Summary: in this tutorial, you will learn how to use the PostgreSQL list user command to show all users in a PostgreSQL database server.

Listing users using the psql tool

First, connect to the PostgreSQL database server using the postgres user:

psql -U postgres

It will prompt you for a password:

Password:

Once you enter the password for the postgres user, you will see the following PostgreSQL command prompt:

postgres=#

Second, use the \du to list all user accounts (or roles) in the current PostgreSQL database server:

\du

If you want to show more information, you can use the \du+ command:

postgres=#\du+

The \du+ command adds column called description.

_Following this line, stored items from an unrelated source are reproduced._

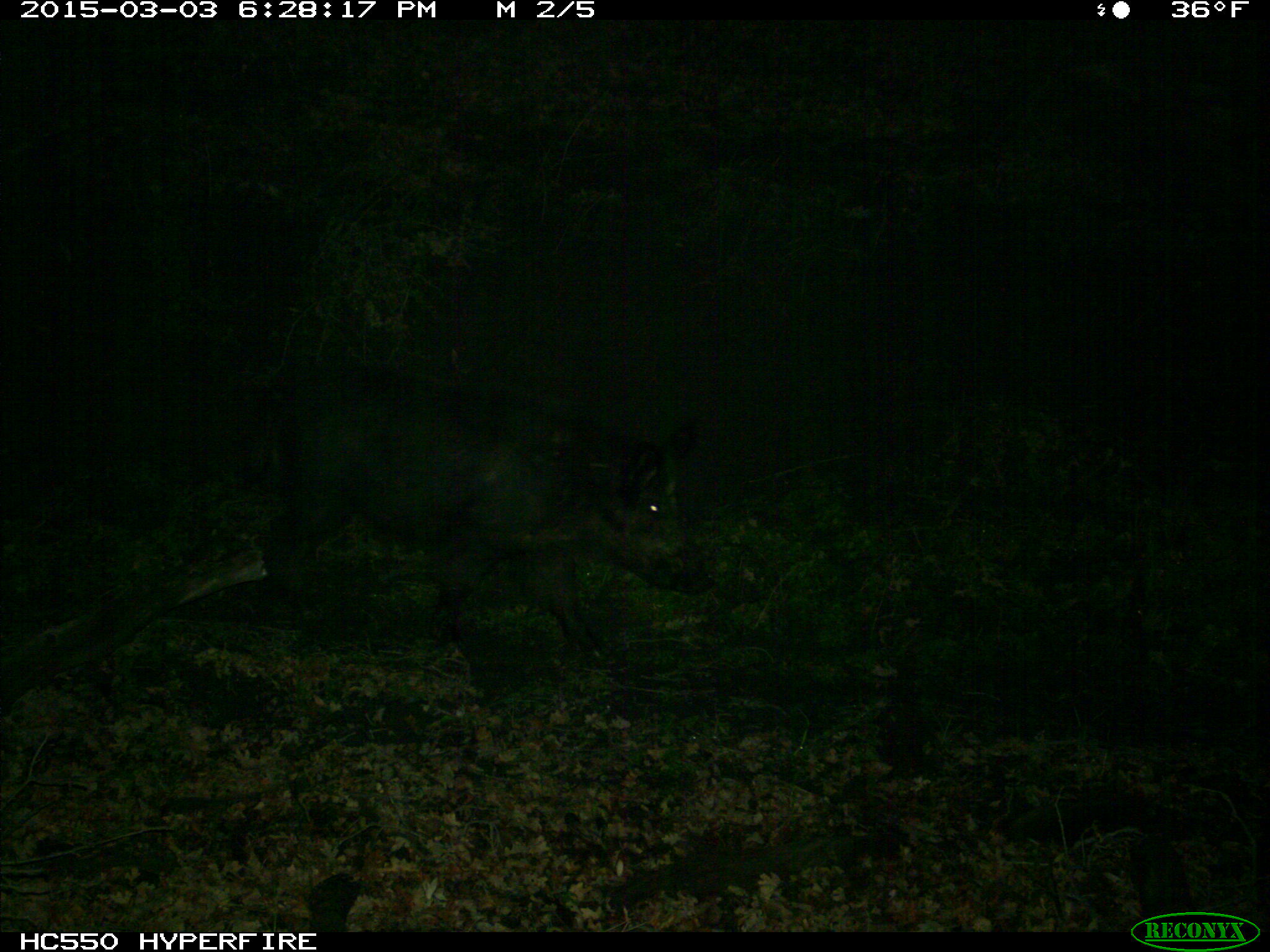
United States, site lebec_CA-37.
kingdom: Animalia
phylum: Chordata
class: Mammalia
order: Artiodactyla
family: Suidae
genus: Sus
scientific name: Sus scrofa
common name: wild boar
Sus scrofa (wild boar).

Listing users using SQL statement

The following statement returns all users in the current database server by querying data from the pg_catalog.pg_user catalog:

SELECT usename AS role_name,
  CASE
     WHEN usesuper AND usecreatedb THEN
	   CAST('superuser, create database' AS pg_catalog.text)
     WHEN usesuper THEN
	    CAST('superuser' AS pg_catalog.text)
     WHEN usecreatedb THEN
	    CAST('create database' AS pg_catalog.text)
     ELSE
	    CAST('' AS pg_catalog.text)
  END role_attributes
FROM pg_catalog.pg_user
ORDER BY role_name desc;

Summary

  • Use \du or \du+ psql command to list all users in the current database server.
  • Use the SELECT statement to query the user information from the pg_catalog.pg_user catalog.